● **Short problem 1**
Pick out every line of the records that contains the word "standpoint" and copy each one. Case counts.

[Passage start]

My bad. Would 'image' be a better term in the Linux world?
> The lack of a well-known function to do this query should tip > you off that it's not considered a normal thing to ask.
Agreed.
> If you're writing something like a debugger, fine. Otherwise, what's the > purpose of finding the in-memory copy of an ELF header? What are you > going to do with that information that you can't do without it?
FIPS integrity checks. Locating a particular section in memory is an early smoke test.
> The dynamic linker should fix up any pointers you need within your > address space. > Doing it manually is icky. (Oh, if you're writing a dynamic linker that's > fine too. An icky job!)
Agreed.
I thought I found the load address in struct r_debug::r_ldbase (from elf.h). But when I iterated the array of r_debugs, I found the base address for ld-linux.so.2.
Using dl_iterate_phdr(3), the first header returned to my callback from dl_iterate_phdr relates to my image's load address (the remaining headers appear to be SO's). Assuming 4KB pages, it can be found in the virtual address of dlpi_phdr:
I believe, with a high degree of certainty, the image is being loaded at 0x8048000: (gdb) print (char*) 0x8048000 $1 = 0x8048000 "\177ELF\001\001\001"
This begs two questions. First, is 0x8048000 (for x86) always the address base (or an address I can control from the linker)? Second, does dl_iterate_phdr(3) always return the image's base information on the *first* invocation of the callback.
In article <d9c7a43a-46aa-45cd-98f4-059f5bd6c...@m35g2000vbi.googlegroups.com>, Jeffrey Walton <noloa...@gmail.com> wrote:
>Hi Alan,
>On Nov 7, 5:44 pm, pac...@kosh.dhis.org (Alan Curry) wrote: >> In article ><e5661e7b-0927-4cda-b1e9-652274633...@t18g2000vbj.googlegroups.com>, >> Jeffrey Walton <noloa...@gmail.com> wrote:
>> >Everything I've found on the web is kernel-centric [1,2], and Stevens
>> That's because you're using the word "module" in a foreign way. We don't use >> it that way. Here, "module" means kernel module 99.44% of the time. >My bad. Would 'image' be a better term in the Linux world?
I'm not sure what the definition of "module" is where you come from so I can't translate it. It seems to include "main executable" and "shared library" as subcases.
>Using dl_iterate_phdr(3), the first header returned to my callback
Oh you found a nice function to do the query after all.

[Passage end]

● **Short problem 2**
Copy everything in the ELF load-address thread from "This begs two" down to "of the callback.", swapping "callback" for "handler".

[Supplied data start]

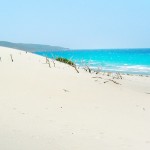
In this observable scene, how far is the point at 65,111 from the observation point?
6562 mm

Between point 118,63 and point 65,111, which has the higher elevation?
point 65,111

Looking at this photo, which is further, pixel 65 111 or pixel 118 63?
pixel 118 63

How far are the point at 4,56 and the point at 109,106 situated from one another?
14.9 ft

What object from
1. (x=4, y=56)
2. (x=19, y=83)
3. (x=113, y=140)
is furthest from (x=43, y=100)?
(x=4, y=56)

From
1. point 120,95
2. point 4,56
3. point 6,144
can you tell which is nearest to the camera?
point 6,144

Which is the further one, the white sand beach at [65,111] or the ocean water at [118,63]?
the ocean water at [118,63]

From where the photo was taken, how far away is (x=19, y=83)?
8.12 meters

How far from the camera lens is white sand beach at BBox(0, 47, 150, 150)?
16.0 ft

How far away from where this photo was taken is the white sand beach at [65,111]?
16.0ft

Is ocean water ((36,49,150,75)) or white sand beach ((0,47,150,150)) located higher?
white sand beach ((0,47,150,150))

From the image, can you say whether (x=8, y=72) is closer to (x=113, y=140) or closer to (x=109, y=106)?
(x=109, y=106)

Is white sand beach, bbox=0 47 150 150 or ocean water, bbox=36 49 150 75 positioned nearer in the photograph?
white sand beach, bbox=0 47 150 150

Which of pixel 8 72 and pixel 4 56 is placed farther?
pixel 4 56

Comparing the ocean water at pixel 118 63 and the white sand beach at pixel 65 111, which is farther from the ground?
the white sand beach at pixel 65 111
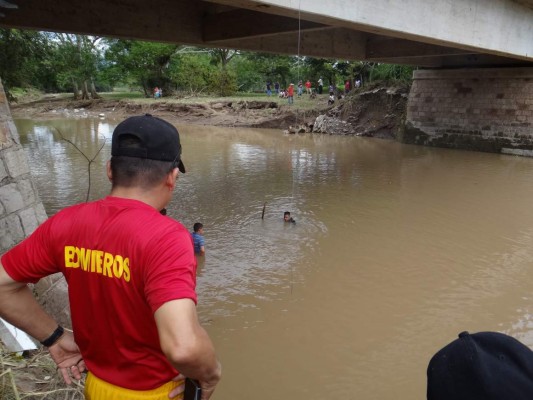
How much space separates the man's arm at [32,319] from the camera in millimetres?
1690

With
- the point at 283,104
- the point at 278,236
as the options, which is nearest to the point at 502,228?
the point at 278,236

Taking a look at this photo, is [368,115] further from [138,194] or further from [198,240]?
[138,194]

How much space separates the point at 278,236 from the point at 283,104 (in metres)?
21.4

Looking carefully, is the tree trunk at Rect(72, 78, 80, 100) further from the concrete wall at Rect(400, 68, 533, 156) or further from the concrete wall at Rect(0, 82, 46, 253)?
the concrete wall at Rect(0, 82, 46, 253)

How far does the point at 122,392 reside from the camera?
1.64m

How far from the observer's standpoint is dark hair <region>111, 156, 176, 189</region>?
5.18ft

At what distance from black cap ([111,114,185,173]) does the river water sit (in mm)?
2817

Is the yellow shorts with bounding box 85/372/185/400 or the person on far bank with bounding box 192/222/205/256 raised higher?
the yellow shorts with bounding box 85/372/185/400

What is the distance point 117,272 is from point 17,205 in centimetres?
323

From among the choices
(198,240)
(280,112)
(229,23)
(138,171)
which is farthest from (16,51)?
(138,171)

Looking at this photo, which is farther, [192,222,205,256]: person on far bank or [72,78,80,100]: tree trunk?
[72,78,80,100]: tree trunk

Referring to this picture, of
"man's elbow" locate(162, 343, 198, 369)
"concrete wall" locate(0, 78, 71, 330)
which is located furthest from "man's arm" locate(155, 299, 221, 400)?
"concrete wall" locate(0, 78, 71, 330)

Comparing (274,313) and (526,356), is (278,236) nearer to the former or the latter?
(274,313)

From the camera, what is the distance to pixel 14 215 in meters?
4.06
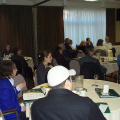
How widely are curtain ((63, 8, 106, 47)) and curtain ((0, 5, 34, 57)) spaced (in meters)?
2.19

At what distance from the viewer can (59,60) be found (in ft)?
22.5

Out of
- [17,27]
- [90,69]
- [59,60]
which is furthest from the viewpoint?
[17,27]

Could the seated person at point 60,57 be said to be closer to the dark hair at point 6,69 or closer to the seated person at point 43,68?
the seated person at point 43,68

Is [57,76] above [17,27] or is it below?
below

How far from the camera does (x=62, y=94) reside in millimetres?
1634

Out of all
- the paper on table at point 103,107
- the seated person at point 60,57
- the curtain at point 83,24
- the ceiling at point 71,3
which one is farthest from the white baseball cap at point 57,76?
the curtain at point 83,24

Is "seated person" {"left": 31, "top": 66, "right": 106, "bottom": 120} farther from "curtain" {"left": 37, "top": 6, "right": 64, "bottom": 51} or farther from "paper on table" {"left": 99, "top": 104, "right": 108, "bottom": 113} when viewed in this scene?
"curtain" {"left": 37, "top": 6, "right": 64, "bottom": 51}

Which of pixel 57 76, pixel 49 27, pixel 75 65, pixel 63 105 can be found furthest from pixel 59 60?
pixel 63 105

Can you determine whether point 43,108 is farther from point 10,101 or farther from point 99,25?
point 99,25

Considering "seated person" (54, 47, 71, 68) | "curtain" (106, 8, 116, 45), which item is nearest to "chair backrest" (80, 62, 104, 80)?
"seated person" (54, 47, 71, 68)

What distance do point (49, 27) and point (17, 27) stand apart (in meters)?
1.71

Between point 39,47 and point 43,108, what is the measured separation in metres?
9.43

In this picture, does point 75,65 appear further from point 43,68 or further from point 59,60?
point 43,68

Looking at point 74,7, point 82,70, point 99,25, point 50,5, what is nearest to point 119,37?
point 99,25
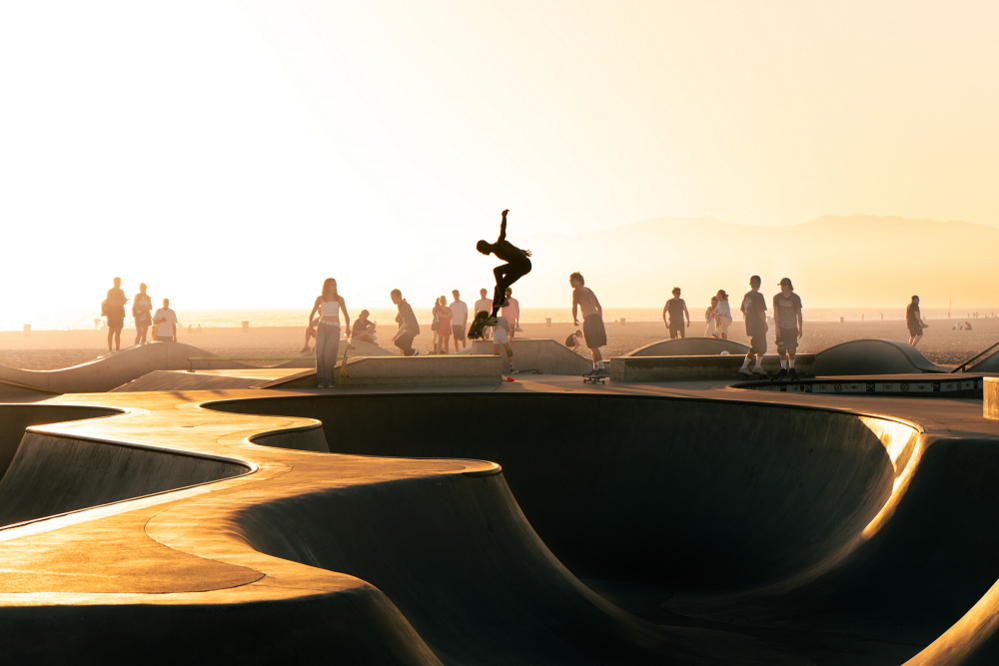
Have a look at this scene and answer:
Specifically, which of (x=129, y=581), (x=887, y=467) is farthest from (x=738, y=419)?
(x=129, y=581)

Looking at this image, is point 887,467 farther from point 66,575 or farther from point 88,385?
point 88,385

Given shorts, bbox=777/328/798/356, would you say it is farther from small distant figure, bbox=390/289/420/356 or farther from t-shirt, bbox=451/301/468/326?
t-shirt, bbox=451/301/468/326

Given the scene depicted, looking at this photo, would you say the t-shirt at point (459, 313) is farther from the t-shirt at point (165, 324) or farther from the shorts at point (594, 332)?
the t-shirt at point (165, 324)

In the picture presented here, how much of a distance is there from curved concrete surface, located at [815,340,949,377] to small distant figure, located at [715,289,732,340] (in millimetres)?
3652

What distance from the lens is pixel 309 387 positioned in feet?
46.4

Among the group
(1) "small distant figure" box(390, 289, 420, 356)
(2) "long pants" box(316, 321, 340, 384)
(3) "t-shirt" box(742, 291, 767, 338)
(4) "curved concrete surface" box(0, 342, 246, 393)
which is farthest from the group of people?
(3) "t-shirt" box(742, 291, 767, 338)

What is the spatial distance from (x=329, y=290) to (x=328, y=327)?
0.64 meters

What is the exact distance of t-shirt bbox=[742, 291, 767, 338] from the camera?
14047mm

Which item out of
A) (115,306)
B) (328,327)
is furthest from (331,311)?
(115,306)

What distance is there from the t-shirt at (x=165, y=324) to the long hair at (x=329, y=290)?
8.91m

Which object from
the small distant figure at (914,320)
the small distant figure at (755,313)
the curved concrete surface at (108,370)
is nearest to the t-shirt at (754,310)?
the small distant figure at (755,313)

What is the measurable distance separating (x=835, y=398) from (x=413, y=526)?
8733 mm

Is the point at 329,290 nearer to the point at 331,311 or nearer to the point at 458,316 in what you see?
the point at 331,311

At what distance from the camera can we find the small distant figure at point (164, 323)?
67.2 ft
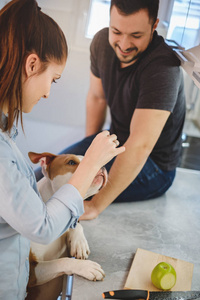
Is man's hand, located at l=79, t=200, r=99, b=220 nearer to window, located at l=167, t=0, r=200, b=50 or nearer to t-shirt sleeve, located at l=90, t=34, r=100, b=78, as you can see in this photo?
t-shirt sleeve, located at l=90, t=34, r=100, b=78

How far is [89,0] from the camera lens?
3.74 ft

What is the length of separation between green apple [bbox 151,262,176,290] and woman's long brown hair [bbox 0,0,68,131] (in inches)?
20.3

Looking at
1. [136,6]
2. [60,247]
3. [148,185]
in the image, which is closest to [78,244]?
[60,247]

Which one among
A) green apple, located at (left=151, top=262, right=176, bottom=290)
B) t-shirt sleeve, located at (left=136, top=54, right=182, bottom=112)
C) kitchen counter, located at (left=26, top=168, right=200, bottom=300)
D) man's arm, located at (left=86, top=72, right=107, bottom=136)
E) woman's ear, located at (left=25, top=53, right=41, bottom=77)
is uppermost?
woman's ear, located at (left=25, top=53, right=41, bottom=77)

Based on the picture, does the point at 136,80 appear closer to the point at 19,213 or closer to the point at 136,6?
the point at 136,6

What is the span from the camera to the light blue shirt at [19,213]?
727mm

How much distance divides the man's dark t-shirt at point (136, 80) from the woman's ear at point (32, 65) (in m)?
0.44

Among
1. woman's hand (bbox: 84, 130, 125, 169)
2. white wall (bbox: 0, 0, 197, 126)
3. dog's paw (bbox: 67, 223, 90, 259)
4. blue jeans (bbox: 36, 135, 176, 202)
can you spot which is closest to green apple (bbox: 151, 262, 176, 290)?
dog's paw (bbox: 67, 223, 90, 259)

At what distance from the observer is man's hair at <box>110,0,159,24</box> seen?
42.3 inches

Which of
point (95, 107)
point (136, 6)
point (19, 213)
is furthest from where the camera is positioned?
point (95, 107)

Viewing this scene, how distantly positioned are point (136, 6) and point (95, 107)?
36 centimetres

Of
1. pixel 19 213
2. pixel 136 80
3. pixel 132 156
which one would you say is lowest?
pixel 132 156

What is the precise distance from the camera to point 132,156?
125 cm

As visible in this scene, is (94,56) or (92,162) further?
(94,56)
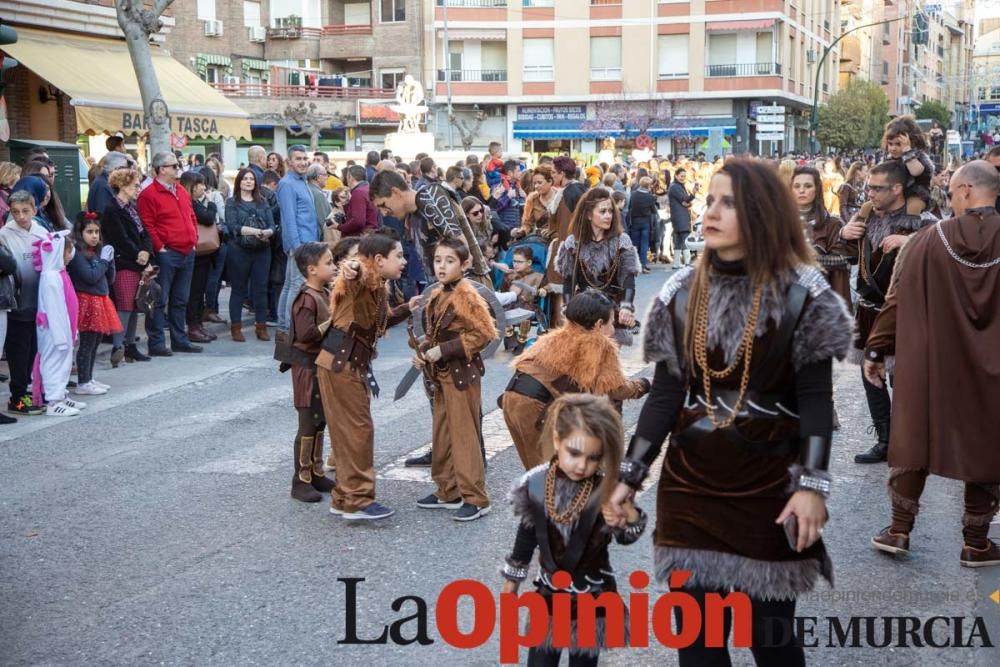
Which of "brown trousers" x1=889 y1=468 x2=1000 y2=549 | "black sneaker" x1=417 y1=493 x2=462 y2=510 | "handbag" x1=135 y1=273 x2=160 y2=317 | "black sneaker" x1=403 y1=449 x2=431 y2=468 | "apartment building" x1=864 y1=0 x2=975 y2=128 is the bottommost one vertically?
"black sneaker" x1=417 y1=493 x2=462 y2=510

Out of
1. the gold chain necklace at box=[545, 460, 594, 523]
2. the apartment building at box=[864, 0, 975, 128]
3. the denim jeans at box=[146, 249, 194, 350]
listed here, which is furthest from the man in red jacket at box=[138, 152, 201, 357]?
the apartment building at box=[864, 0, 975, 128]

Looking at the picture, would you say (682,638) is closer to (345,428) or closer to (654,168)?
(345,428)

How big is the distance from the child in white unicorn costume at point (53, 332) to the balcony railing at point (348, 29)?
5067 cm

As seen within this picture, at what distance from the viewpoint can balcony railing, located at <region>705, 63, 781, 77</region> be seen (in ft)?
187

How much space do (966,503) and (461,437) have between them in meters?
2.65

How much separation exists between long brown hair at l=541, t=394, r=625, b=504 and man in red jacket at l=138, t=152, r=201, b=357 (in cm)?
920

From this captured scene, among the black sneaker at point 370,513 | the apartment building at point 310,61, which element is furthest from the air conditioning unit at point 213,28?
the black sneaker at point 370,513

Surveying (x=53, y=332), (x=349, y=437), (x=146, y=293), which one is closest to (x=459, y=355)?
(x=349, y=437)

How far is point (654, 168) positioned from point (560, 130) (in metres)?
33.1

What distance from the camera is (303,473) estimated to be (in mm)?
7238

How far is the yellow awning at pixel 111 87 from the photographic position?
1838cm

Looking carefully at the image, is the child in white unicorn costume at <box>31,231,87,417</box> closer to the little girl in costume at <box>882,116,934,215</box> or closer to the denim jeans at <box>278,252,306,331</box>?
the denim jeans at <box>278,252,306,331</box>

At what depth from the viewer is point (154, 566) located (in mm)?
6047

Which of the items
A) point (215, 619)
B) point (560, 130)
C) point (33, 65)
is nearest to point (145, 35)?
point (33, 65)
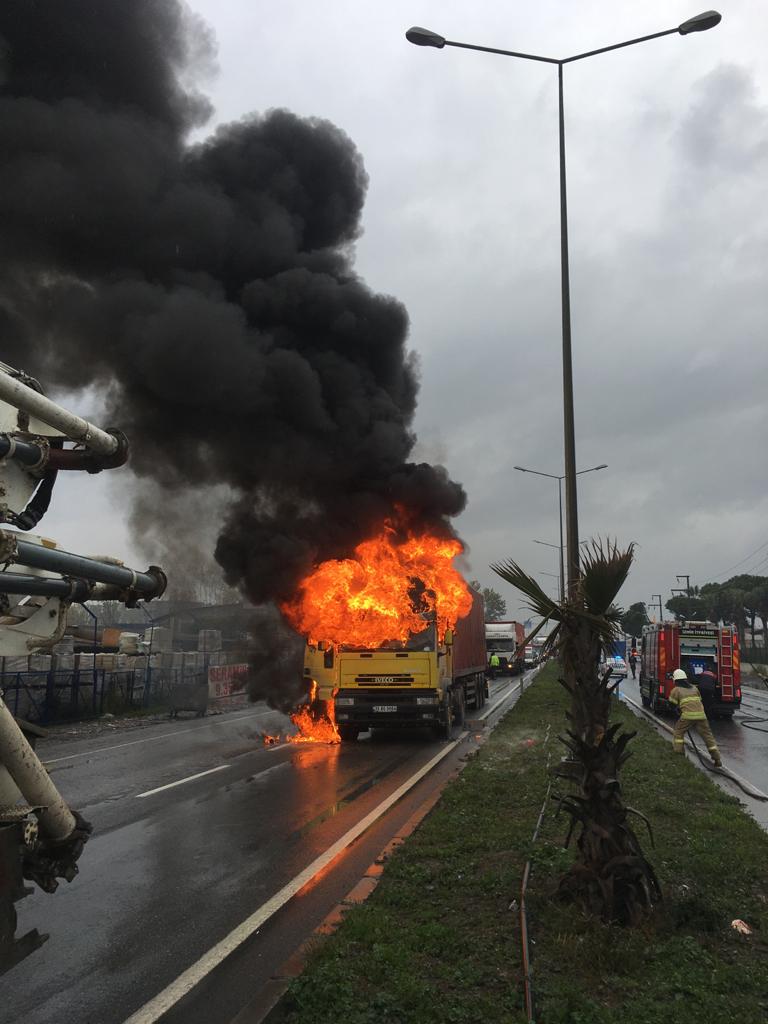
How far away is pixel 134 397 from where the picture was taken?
14.3 m

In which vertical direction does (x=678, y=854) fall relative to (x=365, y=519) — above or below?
below

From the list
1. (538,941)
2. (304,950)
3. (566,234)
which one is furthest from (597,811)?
(566,234)

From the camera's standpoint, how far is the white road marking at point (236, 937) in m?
3.72

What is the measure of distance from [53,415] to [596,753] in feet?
12.5

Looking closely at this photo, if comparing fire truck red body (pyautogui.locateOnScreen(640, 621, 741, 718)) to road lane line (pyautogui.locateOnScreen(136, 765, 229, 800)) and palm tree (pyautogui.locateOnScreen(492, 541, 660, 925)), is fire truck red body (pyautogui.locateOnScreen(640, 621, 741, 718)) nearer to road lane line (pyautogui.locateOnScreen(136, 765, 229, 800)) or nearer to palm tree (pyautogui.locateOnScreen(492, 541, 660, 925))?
road lane line (pyautogui.locateOnScreen(136, 765, 229, 800))

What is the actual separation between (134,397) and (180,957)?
11.7 metres

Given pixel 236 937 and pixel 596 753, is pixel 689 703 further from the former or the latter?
pixel 236 937

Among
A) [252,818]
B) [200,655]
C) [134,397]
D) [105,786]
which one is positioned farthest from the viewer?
[200,655]

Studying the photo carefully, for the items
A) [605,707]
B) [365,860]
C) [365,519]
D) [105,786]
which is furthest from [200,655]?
[605,707]

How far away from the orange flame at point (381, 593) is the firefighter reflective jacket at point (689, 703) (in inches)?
174

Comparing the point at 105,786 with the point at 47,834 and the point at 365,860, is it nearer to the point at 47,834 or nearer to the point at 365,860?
the point at 365,860

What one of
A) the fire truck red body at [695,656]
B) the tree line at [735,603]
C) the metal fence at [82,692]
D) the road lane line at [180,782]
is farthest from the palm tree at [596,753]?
the tree line at [735,603]

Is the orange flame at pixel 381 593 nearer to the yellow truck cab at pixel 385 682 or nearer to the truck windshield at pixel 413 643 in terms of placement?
the truck windshield at pixel 413 643

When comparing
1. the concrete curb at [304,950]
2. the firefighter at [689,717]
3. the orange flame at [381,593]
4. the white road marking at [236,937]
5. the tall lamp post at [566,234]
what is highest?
the tall lamp post at [566,234]
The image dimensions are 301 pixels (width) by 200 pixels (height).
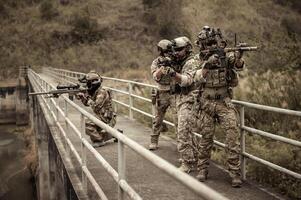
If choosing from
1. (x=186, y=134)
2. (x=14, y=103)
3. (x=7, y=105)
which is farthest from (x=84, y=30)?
(x=186, y=134)

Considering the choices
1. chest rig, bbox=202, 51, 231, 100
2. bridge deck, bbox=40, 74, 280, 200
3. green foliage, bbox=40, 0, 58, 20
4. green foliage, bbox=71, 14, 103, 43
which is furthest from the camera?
green foliage, bbox=40, 0, 58, 20

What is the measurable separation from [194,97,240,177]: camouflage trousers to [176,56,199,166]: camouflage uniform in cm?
48

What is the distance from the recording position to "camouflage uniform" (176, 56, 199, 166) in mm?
6270

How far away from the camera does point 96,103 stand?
8.45 m

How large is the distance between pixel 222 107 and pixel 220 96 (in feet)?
0.48

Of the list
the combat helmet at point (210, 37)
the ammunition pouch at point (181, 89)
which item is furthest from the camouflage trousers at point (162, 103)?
the combat helmet at point (210, 37)

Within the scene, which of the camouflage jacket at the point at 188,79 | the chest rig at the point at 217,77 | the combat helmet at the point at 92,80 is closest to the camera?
the chest rig at the point at 217,77

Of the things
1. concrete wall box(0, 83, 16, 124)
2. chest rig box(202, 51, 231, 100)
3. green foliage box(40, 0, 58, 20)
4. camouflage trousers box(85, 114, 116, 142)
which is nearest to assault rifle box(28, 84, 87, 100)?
camouflage trousers box(85, 114, 116, 142)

[Supplied data end]

● **Exercise answer 1**
How far from the observer's standpoint is dark hair <region>111, 156, 176, 189</region>?
From the camera's standpoint, how far is the white road marking at point (236, 937) in m?

● **Exercise answer 2**
This begs two questions. First, is 0x8048000 (for x86) always the address base (or an address I can control from the linker)? Second, does dl_iterate_phdr(3) always return the image's base information on the *first* invocation of the handler.